Rubber stamps marking true and false
Credit: iStock.com/Olivier Le Moal
Covering Climate Now logo

Can you recognize the truthfulness of simple statements about climate change? Are you sure about that?

A recent study asked 500 nonscientists to verify whether climate change statements were true or false and how confident they were that science agreed with them. The researchers found that nonscientists were underconfident in their knowledge of true statements about climate change­ but were overconfident in their ability to recognize statements as false.

“The confidence we have in our knowledge directs our decisions,” said Helen Fischer, a postdoctoral researcher in environmental cognition at the Stockholm Resilience Centre in Sweden. “If you have correct knowledge but you are not confident in that knowledge, then the accuracy of your knowledge doesn’t help. We need to be confident that it is correct to base our decisions on it.”

“If you have incorrect knowledge, this is doubly bad if you have high, unwarranted confidence in that knowledge.”

Conversely, “if you have incorrect knowledge, this is doubly bad if you have high, unwarranted confidence in that knowledge, because then you will base decisions on wrong knowledge. We will make unfounded decisions.” These results were published in Nature Climate Change in September 2019.

Unwarranted Self-Doubt

The degree to which confidence in knowledge is matched by the accuracy of that knowledge is known as confidence accuracy. “For example,” the team wrote, “rejecting the statement that natural variation in sunbeams is the main driver of climate change shows accurate knowledge, but being uncertain about this rejection shows inaccurate confidence. Accepting the statement that greenhouse gas emissions are a main driver of climate change shows accurate knowledge, and being certain about this acceptance also shows accurate confidence.”

Confidence accuracy can be a powerful tool to assess people’s understanding in areas of knowledge that, like climate change, are rife with misinformation.

Confidence accuracy can be a powerful tool to assess people’s understanding in areas of knowledge that, like climate change, are rife with misinformation. The researchers measured the confidence accuracy with regard to climate change of nonscientists in Germany by presenting them with statements about the state, sources, and consequences of climate change. For each statement, a person was asked whether science agrees with the statement and to rate their level of confidence in their answer from guessing (50% confidence) to absolutely certain (100% confidence).

For comparison, the team asked more than 200 climate scientists the same climate change questions and a different group of nonscientists questions about physical and biological sciences.

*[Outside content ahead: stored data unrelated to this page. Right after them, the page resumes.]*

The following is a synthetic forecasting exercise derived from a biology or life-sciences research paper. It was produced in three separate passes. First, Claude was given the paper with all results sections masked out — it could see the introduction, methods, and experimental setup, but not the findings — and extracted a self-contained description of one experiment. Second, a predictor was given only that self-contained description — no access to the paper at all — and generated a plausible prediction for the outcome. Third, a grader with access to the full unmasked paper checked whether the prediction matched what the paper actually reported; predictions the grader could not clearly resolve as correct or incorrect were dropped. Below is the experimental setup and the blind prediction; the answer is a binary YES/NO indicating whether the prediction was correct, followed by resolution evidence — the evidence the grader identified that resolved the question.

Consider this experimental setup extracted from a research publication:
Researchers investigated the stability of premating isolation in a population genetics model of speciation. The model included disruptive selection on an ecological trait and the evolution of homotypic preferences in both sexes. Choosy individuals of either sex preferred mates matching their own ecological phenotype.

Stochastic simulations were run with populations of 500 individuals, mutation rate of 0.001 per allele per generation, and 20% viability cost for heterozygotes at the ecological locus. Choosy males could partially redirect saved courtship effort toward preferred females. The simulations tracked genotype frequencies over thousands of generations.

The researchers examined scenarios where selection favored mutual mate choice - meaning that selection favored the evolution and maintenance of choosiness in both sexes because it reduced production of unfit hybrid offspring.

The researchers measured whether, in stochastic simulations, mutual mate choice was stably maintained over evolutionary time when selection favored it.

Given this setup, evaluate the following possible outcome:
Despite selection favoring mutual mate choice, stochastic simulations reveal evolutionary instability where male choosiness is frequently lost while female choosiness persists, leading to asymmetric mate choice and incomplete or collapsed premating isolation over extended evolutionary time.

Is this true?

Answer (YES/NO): NO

These comparisons revealed how high nonscientists’ confidence accuracy could be with regular exposure to scientifically valid information and how high their confidence should be given their confidence in a similar topic.

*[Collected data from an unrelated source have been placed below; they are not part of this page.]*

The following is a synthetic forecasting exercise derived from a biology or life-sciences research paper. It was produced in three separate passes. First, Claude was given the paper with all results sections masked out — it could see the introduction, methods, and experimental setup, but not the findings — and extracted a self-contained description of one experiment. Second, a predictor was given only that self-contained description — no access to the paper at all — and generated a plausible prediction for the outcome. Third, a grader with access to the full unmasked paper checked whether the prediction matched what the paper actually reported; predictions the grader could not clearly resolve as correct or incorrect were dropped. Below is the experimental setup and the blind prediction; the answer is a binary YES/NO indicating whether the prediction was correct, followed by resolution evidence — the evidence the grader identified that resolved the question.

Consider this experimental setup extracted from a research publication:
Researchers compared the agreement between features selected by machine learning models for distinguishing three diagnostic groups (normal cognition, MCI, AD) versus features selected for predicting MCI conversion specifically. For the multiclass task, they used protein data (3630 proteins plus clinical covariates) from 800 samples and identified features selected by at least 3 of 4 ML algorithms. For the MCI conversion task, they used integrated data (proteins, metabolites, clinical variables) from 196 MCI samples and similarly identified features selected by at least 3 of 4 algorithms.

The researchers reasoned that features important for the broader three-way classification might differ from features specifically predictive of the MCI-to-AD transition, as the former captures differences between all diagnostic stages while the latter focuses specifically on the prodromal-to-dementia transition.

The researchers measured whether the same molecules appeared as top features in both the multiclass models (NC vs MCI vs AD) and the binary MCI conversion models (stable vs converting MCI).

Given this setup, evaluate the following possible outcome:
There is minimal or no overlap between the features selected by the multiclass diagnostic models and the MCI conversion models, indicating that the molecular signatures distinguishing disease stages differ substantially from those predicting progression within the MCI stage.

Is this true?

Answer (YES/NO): YES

The researchers found no significant difference in nonscientists’ confidence accuracy with regard to the state, sources, or consequences of climate change. “The most striking result,” Fischer said, “is how bad [nonscientist] citizens are at telling what they know and what they do not know about climate change compared with how good they are at telling what they know and do not know when it comes to general science.”

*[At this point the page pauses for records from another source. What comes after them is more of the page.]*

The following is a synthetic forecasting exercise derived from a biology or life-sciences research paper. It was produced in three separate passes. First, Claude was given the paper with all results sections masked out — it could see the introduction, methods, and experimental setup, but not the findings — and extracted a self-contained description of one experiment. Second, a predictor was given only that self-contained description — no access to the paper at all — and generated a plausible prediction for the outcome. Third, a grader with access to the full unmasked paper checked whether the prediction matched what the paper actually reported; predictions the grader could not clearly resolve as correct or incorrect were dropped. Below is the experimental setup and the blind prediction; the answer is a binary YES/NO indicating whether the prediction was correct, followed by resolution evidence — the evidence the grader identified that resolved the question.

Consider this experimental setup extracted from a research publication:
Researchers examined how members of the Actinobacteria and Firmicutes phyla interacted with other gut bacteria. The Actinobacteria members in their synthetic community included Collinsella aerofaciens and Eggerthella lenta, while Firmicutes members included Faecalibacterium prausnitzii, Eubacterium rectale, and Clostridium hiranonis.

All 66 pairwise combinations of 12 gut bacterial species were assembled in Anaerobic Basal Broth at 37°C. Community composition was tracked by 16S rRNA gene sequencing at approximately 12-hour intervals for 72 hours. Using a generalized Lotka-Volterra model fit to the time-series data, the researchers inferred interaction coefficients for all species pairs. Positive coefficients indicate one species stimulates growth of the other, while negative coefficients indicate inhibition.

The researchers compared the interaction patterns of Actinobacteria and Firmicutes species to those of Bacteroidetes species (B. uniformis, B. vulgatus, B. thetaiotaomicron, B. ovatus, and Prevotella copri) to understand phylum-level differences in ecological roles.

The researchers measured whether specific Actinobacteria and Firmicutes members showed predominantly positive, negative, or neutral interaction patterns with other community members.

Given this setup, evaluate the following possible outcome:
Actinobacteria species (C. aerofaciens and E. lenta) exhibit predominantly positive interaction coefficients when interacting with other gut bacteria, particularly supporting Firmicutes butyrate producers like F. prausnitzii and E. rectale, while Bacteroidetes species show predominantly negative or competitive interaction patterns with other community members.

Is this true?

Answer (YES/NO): NO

“For the false statements, citizens appeared to have no insight into the fact that they did not know.”

On true statements, nonscientists’ confidence in their climate change knowledge was only about half what it could be on the basis of the accuracy of that knowledge—they knew the right answer but didn’t trust that they did. This doubt was greater than for nonscientists’ general science knowledge and for climate scientists’ knowledge.

However, nonscientists sometimes were unable to verify 60% of the false statements about climate change yet were very confident that they had done so. This trend was seen only for nonscientists on climate change.

Even when considering that someone might just know more about physics or biology than about climate change, nonscientists were “disproportionately bad” at assessing the limits of their climate knowledge, Fischer said. “For the false statements,” the team wrote, “citizens appeared to have no insight into the fact that they did not know.”

Katharine Hayhoe, a climate scientist at Texas Tech University in Lubbock, said that “while the first half of the results of this study are encouraging—that people were able to correctly identify true statements and felt confident about their ability to do so—the second half of this study—that they were not as able to identify the false statements even when they felt confident they in their answers—is discouraging but not surprising.”

The Impact of Misinformation

“There is no question that misinformation increases people’s uncertainty regarding what is and what is not true,” Hayhoe said. “When strong statements are made by perceived experts or thought leaders who we respect, we tend to assume they are true. Today, however, we are being fed false information about climate change on a near-daily basis.”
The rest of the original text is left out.